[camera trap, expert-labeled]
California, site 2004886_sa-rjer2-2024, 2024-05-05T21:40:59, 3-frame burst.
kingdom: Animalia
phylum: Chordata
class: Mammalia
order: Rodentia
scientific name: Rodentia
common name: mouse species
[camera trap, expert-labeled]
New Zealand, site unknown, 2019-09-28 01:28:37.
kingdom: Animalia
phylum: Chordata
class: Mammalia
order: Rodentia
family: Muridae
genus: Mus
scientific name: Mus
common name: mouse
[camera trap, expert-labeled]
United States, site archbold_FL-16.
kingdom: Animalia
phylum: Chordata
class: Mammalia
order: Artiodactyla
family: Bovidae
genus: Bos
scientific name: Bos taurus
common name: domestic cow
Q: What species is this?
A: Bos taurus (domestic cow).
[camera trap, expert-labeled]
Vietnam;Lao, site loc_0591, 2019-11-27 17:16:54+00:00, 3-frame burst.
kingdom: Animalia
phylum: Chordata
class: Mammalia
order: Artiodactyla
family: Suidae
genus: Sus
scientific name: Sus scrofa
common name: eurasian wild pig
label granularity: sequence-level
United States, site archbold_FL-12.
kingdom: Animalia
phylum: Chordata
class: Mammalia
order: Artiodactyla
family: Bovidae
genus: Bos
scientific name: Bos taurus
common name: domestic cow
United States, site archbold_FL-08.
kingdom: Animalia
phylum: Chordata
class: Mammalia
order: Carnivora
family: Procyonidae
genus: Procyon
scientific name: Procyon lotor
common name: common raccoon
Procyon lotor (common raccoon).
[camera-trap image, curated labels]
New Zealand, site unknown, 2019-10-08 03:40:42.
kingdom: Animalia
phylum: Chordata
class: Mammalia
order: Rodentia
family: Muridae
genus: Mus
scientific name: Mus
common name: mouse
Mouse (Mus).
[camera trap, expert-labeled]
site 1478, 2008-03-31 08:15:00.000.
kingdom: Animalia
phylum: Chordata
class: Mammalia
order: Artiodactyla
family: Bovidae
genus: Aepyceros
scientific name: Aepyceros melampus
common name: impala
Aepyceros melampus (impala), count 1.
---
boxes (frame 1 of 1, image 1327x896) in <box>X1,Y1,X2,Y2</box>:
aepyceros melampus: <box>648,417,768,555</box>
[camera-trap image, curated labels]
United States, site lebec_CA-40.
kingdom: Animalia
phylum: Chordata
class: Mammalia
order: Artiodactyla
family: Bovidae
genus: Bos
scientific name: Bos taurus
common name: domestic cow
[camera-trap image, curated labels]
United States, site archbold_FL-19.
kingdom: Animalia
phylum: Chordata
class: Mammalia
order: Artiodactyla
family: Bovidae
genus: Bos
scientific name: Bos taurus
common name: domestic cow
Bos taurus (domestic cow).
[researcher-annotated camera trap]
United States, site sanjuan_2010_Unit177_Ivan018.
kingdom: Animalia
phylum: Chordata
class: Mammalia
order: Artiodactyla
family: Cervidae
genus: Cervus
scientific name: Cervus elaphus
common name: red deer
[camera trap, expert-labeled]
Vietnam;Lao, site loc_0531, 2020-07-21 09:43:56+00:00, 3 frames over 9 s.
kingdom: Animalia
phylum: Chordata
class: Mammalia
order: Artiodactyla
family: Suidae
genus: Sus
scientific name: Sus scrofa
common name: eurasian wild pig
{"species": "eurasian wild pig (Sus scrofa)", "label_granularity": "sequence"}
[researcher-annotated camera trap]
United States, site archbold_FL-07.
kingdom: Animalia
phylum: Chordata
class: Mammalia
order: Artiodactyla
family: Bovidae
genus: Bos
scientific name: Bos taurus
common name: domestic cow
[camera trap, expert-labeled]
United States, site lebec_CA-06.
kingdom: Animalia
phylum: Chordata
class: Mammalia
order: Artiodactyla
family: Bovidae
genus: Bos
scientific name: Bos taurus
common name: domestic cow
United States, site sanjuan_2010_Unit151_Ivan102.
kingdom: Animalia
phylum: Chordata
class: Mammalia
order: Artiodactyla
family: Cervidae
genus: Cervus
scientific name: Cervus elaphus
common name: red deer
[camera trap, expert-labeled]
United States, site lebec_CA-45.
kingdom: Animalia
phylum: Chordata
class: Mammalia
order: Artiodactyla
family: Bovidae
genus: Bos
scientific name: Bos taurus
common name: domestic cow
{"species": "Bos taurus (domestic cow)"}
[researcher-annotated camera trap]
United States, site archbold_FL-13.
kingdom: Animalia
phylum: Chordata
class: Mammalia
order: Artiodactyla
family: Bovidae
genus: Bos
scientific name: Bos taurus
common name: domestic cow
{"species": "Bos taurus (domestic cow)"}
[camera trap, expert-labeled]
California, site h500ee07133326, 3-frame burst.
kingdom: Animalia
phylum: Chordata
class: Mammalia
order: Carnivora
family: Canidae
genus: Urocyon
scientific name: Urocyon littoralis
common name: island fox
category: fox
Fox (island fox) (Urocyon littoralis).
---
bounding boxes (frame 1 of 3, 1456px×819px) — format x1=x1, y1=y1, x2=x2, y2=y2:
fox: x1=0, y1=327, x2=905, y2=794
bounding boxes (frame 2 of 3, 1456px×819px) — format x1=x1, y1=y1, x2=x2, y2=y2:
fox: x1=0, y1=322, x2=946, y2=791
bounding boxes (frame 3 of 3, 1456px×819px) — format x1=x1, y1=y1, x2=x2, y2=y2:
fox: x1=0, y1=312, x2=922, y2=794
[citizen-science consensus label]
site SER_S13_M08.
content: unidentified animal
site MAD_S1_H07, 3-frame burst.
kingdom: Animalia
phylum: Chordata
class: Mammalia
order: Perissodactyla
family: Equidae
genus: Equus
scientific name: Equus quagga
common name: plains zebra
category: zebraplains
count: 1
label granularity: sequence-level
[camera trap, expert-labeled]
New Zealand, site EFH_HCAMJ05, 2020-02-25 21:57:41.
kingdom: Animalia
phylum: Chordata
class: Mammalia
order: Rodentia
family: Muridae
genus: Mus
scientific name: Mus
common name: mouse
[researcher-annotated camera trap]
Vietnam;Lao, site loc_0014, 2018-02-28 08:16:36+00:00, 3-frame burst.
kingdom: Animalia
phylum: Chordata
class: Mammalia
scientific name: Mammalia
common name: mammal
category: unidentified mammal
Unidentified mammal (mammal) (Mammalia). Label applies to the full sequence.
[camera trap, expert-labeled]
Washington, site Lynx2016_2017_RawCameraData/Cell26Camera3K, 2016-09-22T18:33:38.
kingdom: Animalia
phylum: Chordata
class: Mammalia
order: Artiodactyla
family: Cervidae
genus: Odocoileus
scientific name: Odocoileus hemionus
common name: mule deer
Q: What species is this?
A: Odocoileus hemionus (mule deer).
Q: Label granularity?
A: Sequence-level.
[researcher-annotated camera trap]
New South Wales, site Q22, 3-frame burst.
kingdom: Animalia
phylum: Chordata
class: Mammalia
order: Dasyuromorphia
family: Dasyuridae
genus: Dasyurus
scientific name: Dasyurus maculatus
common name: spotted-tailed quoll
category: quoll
◇ ◇ ◇ ◇ ◇ ◇ ◇
**TASK STATEMENT**
Retype the data in full, exactly.

**RESULT BELOW**
[camera trap, expert-labeled]
California, site 2004886_sa-rjer2-2024, 2024-05-05T21:40:59, 3-frame burst.
kingdom: Animalia
phylum: Chordata
class: Mammalia
order: Rodentia
scientific name: Rodentia
common name: mouse species
[camera trap, expert-labeled]
New Zealand, site unknown, 2019-09-28 01:28:37.
kingdom: Animalia
phylum: Chordata
class: Mammalia
order: Rodentia
family: Muridae
genus: Mus
scientific name: Mus
common name: mouse
[camera trap, expert-labeled]
United States, site archbold_FL-16.
kingdom: Animalia
phylum: Chordata
class: Mammalia
order: Artiodactyla
family: Bovidae
genus: Bos
scientific name: Bos taurus
common name: domestic cow
Q: What species is this?
A: Bos taurus (domestic cow).
[camera trap, expert-labeled]
Vietnam;Lao, site loc_0591, 2019-11-27 17:16:54+00:00, 3-frame burst.
kingdom: Animalia
phylum: Chordata
class: Mammalia
order: Artiodactyla
family: Suidae
genus: Sus
scientific name: Sus scrofa
common name: eurasian wild pig
label granularity: sequence-level
United States, site archbold_FL-12.
kingdom: Animalia
phylum: Chordata
class: Mammalia
order: Artiodactyla
family: Bovidae
genus: Bos
scientific name: Bos taurus
common name: domestic cow
United States, site archbold_FL-08.
kingdom: Animalia
phylum: Chordata
class: Mammalia
order: Carnivora
family: Procyonidae
genus: Procyon
scientific name: Procyon lotor
common name: common raccoon
Procyon lotor (common raccoon).
[camera-trap image, curated labels]
New Zealand, site unknown, 2019-10-08 03:40:42.
kingdom: Animalia
phylum: Chordata
class: Mammalia
order: Rodentia
family: Muridae
genus: Mus
scientific name: Mus
common name: mouse
Mouse (Mus).
[camera trap, expert-labeled]
site 1478, 2008-03-31 08:15:00.000.
kingdom: Animalia
phylum: Chordata
class: Mammalia
order: Artiodactyla
family: Bovidae
genus: Aepyceros
scientific name: Aepyceros melampus
common name: impala
Aepyceros melampus (impala), count 1.
---
boxes (frame 1 of 1, image 1327x896) in <box>X1,Y1,X2,Y2</box>:
aepyceros melampus: <box>648,417,768,555</box>
[camera-trap image, curated labels]
United States, site lebec_CA-40.
kingdom: Animalia
phylum: Chordata
class: Mammalia
order: Artiodactyla
family: Bovidae
genus: Bos
scientific name: Bos taurus
common name: domestic cow
[camera-trap image, curated labels]
United States, site archbold_FL-19.
kingdom: Animalia
phylum: Chordata
class: Mammalia
order: Artiodactyla
family: Bovidae
genus: Bos
scientific name: Bos taurus
common name: domestic cow
Bos taurus (domestic cow).
[researcher-annotated camera trap]
United States, site sanjuan_2010_Unit177_Ivan018.
kingdom: Animalia
phylum: Chordata
class: Mammalia
order: Artiodactyla
family: Cervidae
genus: Cervus
scientific name: Cervus elaphus
common name: red deer
[camera trap, expert-labeled]
Vietnam;Lao, site loc_0531, 2020-07-21 09:43:56+00:00, 3 frames over 9 s.
kingdom: Animalia
phylum: Chordata
class: Mammalia
order: Artiodactyla
family: Suidae
genus: Sus
scientific name: Sus scrofa
common name: eurasian wild pig
{"species": "eurasian wild pig (Sus scrofa)", "label_granularity": "sequence"}
[researcher-annotated camera trap]
United States, site archbold_FL-07.
kingdom: Animalia
phylum: Chordata
class: Mammalia
order: Artiodactyla
family: Bovidae
genus: Bos
scientific name: Bos taurus
common name: domestic cow
[camera trap, expert-labeled]
United States, site lebec_CA-06.
kingdom: Animalia
phylum: Chordata
class: Mammalia
order: Artiodactyla
family: Bovidae
genus: Bos
scientific name: Bos taurus
common name: domestic cow
United States, site sanjuan_2010_Unit151_Ivan102.
kingdom: Animalia
phylum: Chordata
class: Mammalia
order: Artiodactyla
family: Cervidae
genus: Cervus
scientific name: Cervus elaphus
common name: red deer
[camera trap, expert-labeled]
United States, site lebec_CA-45.
kingdom: Animalia
phylum: Chordata
class: Mammalia
order: Artiodactyla
family: Bovidae
genus: Bos
scientific name: Bos taurus
common name: domestic cow
{"species": "Bos taurus (domestic cow)"}
[researcher-annotated camera trap]
United States, site archbold_FL-13.
kingdom: Animalia
phylum: Chordata
class: Mammalia
order: Artiodactyla
family: Bovidae
genus: Bos
scientific name: Bos taurus
common name: domestic cow
{"species": "Bos taurus (domestic cow)"}
[camera trap, expert-labeled]
California, site h500ee07133326, 3-frame burst.
kingdom: Animalia
phylum: Chordata
class: Mammalia
order: Carnivora
family: Canidae
genus: Urocyon
scientific name: Urocyon littoralis
common name: island fox
category: fox
Fox (island fox) (Urocyon littoralis).
---
bounding boxes (frame 1 of 3, 1456px×819px) — format x1=x1, y1=y1, x2=x2, y2=y2:
fox: x1=0, y1=327, x2=905, y2=794
bounding boxes (frame 2 of 3, 1456px×819px) — format x1=x1, y1=y1, x2=x2, y2=y2:
fox: x1=0, y1=322, x2=946, y2=791
bounding boxes (frame 3 of 3, 1456px×819px) — format x1=x1, y1=y1, x2=x2, y2=y2:
fox: x1=0, y1=312, x2=922, y2=794
[citizen-science consensus label]
site SER_S13_M08.
content: unidentified animal
site MAD_S1_H07, 3-frame burst.
kingdom: Animalia
phylum: Chordata
class: Mammalia
order: Perissodactyla
family: Equidae
genus: Equus
scientific name: Equus quagga
common name: plains zebra
category: zebraplains
count: 1
label granularity: sequence-level
[camera trap, expert-labeled]
New Zealand, site EFH_HCAMJ05, 2020-02-25 21:57:41.
kingdom: Animalia
phylum: Chordata
class: Mammalia
order: Rodentia
family: Muridae
genus: Mus
scientific name: Mus
common name: mouse
[researcher-annotated camera trap]
Vietnam;Lao, site loc_0014, 2018-02-28 08:16:36+00:00, 3-frame burst.
kingdom: Animalia
phylum: Chordata
class: Mammalia
scientific name: Mammalia
common name: mammal
category: unidentified mammal
Unidentified mammal (mammal) (Mammalia). Label applies to the full sequence.
[camera trap, expert-labeled]
Washington, site Lynx2016_2017_RawCameraData/Cell26Camera3K, 2016-09-22T18:33:38.
kingdom: Animalia
phylum: Chordata
class: Mammalia
order: Artiodactyla
family: Cervidae
genus: Odocoileus
scientific name: Odocoileus hemionus
common name: mule deer
Q: What species is this?
A: Odocoileus hemionus (mule deer).
Q: Label granularity?
A: Sequence-level.
[researcher-annotated camera trap]
New South Wales, site Q22, 3-frame burst.
kingdom: Animalia
phylum: Chordata
class: Mammalia
order: Dasyuromorphia
family: Dasyuridae
genus: Dasyurus
scientific name: Dasyurus maculatus
common name: spotted-tailed quoll
category: quoll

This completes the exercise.